*** TEXT TO READ ***

General Clinton, who had beheld the progress of the battle with mortified pride, seeing the regulars repulsed a second time, crossed over in a boat, followed by a small reinforcement, and joined the broken army as a volunteer. Some of the British officers remonstrated against leading the men a third time to certain destruction; but others, who had ridiculed American valor, and boasted loudly of British invincibility, resolved on victory or death. The incautious loudness of speech of a provincial, during the second attack, declaring that the ammunition was nearly exhausted, gave the enemy encouraging and important information. Howe immediately rallied his troops and formed them for a third attack, but in a different way. The weakness of the point between the breastwork and the rail fence had been discovered by Howe, and thitherward he determined to lead the left wing with the artillery, while a show of attack should be made at the rail fence on the other side. His men were ordered to stand the fire of the provincials, and then make a furious charge with bayonets.
So long were the enemy making preparations for a third attack that the provincials began to imagine that the second repulse was to be final. They had time to refresh themselves a little and recover from that complete exhaustion which the labor of the day had produced. It was too true that their ammunition was almost exhausted, and, being obliged to rely upon that for defence, as comparatively few of the muskets were furnished with bayonets, they began to despair. The few remaining cartridges within the redoubt were distributed by Prescott, and those soldiers who were destitute of bayonets resolved to club their arms and use the breeches of their guns when their powder should be gone. The loose stones in the redoubt were collected for use as missiles if necessary, and all resolved to fight as long as a ray of hope appeared.

***

[PROBLEM DESCRIPTION]: Reproduce the entire battle passage word for word. The records that follow are separate material, unrelated to the battle passage.

*** GIVEN INFORMATION ***

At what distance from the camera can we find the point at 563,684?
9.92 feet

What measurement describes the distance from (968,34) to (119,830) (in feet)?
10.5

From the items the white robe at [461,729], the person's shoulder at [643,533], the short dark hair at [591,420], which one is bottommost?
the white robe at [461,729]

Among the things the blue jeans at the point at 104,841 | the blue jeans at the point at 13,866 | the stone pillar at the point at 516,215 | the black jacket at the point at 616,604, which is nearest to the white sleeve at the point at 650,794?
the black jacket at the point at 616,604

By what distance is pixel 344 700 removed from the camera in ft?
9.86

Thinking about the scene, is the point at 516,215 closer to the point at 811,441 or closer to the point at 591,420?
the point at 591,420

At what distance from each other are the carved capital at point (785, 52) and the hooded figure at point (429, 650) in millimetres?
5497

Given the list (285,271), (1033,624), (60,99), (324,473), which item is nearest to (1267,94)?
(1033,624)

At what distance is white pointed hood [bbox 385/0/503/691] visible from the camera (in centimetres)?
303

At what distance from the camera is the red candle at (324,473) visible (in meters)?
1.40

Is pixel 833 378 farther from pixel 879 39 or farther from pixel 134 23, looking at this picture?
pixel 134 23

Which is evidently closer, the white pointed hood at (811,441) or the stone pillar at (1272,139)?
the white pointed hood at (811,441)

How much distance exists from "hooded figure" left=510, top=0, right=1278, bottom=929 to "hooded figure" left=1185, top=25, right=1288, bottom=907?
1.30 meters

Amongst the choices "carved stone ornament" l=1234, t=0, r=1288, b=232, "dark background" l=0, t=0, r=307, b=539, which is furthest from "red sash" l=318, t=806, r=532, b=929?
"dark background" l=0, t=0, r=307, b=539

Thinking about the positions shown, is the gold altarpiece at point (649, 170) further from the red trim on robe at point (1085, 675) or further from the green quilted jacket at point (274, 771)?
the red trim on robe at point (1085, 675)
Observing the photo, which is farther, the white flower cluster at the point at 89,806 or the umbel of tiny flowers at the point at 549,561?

***
*** GIVEN INFORMATION ***

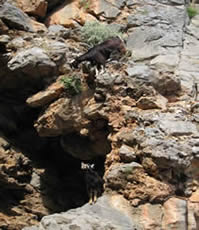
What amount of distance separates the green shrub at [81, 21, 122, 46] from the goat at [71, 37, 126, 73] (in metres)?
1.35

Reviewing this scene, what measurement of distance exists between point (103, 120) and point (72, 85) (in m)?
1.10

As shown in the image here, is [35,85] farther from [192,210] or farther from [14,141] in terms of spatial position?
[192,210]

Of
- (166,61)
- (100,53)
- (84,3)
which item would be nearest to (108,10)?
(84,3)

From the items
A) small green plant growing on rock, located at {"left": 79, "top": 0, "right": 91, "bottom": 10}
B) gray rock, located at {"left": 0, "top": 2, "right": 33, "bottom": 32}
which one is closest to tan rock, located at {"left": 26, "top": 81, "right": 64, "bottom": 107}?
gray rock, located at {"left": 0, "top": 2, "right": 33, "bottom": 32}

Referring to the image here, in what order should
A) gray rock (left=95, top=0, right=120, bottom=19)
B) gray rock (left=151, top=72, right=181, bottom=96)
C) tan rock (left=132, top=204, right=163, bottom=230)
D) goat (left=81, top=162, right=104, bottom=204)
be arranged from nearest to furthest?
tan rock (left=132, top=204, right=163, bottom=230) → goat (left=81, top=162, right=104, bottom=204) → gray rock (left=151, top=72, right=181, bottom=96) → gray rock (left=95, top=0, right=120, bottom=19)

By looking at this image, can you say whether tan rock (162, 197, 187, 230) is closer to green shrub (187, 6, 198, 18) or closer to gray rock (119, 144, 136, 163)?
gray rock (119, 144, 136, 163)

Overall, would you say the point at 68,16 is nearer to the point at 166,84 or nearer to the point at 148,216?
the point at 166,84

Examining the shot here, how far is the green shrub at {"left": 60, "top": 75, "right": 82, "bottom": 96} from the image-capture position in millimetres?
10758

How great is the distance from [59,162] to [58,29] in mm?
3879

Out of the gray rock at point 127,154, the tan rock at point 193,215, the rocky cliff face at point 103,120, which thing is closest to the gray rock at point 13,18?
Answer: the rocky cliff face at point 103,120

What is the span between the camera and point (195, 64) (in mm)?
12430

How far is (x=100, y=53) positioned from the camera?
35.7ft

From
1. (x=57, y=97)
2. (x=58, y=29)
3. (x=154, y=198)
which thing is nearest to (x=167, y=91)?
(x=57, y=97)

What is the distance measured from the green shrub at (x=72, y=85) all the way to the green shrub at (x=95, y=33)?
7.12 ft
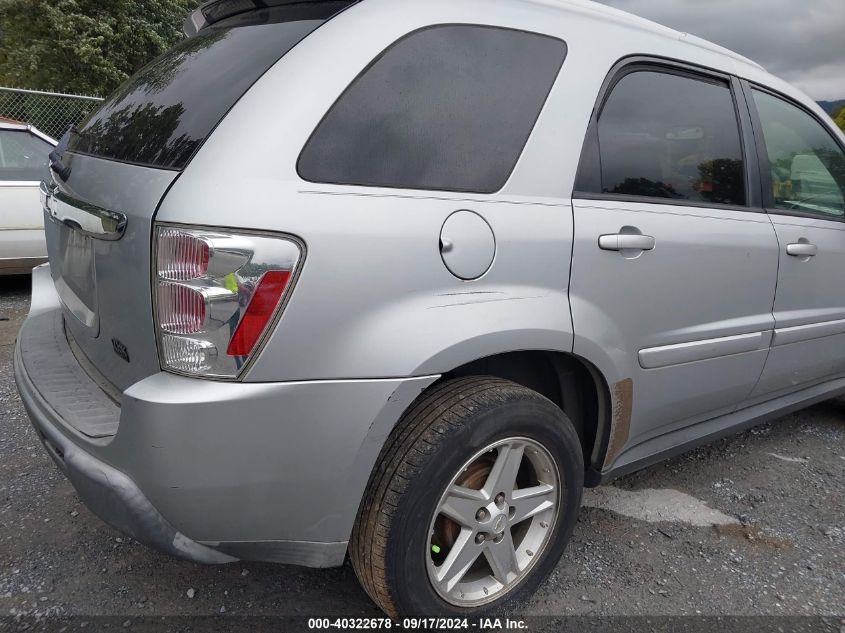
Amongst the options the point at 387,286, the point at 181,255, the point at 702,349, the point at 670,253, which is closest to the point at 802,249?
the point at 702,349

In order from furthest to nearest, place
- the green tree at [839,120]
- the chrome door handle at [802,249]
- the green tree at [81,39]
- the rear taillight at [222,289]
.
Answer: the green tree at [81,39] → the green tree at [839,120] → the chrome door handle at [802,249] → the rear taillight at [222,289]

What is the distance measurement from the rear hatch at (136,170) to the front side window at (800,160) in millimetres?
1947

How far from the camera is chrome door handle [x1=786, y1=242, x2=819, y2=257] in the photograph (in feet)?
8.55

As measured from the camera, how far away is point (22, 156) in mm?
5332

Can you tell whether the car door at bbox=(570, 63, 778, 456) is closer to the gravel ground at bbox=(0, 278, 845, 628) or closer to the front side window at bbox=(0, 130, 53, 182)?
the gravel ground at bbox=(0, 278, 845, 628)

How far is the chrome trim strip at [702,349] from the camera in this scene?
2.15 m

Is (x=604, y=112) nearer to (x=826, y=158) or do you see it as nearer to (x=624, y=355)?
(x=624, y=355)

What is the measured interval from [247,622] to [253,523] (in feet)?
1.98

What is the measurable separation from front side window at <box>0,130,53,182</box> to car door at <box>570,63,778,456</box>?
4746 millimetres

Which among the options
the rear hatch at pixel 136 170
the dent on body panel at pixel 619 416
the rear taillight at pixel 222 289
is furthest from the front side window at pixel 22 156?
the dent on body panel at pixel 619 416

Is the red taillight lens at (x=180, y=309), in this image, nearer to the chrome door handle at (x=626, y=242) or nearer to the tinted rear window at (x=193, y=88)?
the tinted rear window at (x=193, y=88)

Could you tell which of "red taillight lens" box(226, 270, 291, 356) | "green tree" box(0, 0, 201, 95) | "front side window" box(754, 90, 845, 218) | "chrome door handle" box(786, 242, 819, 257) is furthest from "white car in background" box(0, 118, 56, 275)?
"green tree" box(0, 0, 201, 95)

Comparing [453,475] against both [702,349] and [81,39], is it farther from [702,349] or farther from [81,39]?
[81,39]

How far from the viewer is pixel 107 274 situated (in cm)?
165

***

[CORRECT ANSWER]:
General Clinton, who had beheld the progress of the battle with mortified pride, seeing the regulars repulsed a second time, crossed over in a boat, followed by a small reinforcement, and joined the broken army as a volunteer. Some of the British officers remonstrated against leading the men a third time to certain destruction; but others, who had ridiculed American valor, and boasted loudly of British invincibility, resolved on victory or death. The incautious loudness of speech of a provincial, during the second attack, declaring that the ammunition was nearly exhausted, gave the enemy encouraging and important information. Howe immediately rallied his troops and formed them for a third attack, but in a different way. The weakness of the point between the breastwork and the rail fence had been discovered by Howe, and thitherward he determined to lead the left wing with the artillery, while a show of attack should be made at the rail fence on the other side. His men were ordered to stand the fire of the provincials, and then make a furious charge with bayonets.
So long were the enemy making preparations for a third attack that the provincials began to imagine that the second repulse was to be final. They had time to refresh themselves a little and recover from that complete exhaustion which the labor of the day had produced. It was too true that their ammunition was almost exhausted, and, being obliged to rely upon that for defence, as comparatively few of the muskets were furnished with bayonets, they began to despair. The few remaining cartridges within the redoubt were distributed by Prescott, and those soldiers who were destitute of bayonets resolved to club their arms and use the breeches of their guns when their powder should be gone. The loose stones in the redoubt were collected for use as missiles if necessary, and all resolved to fight as long as a ray of hope appeared.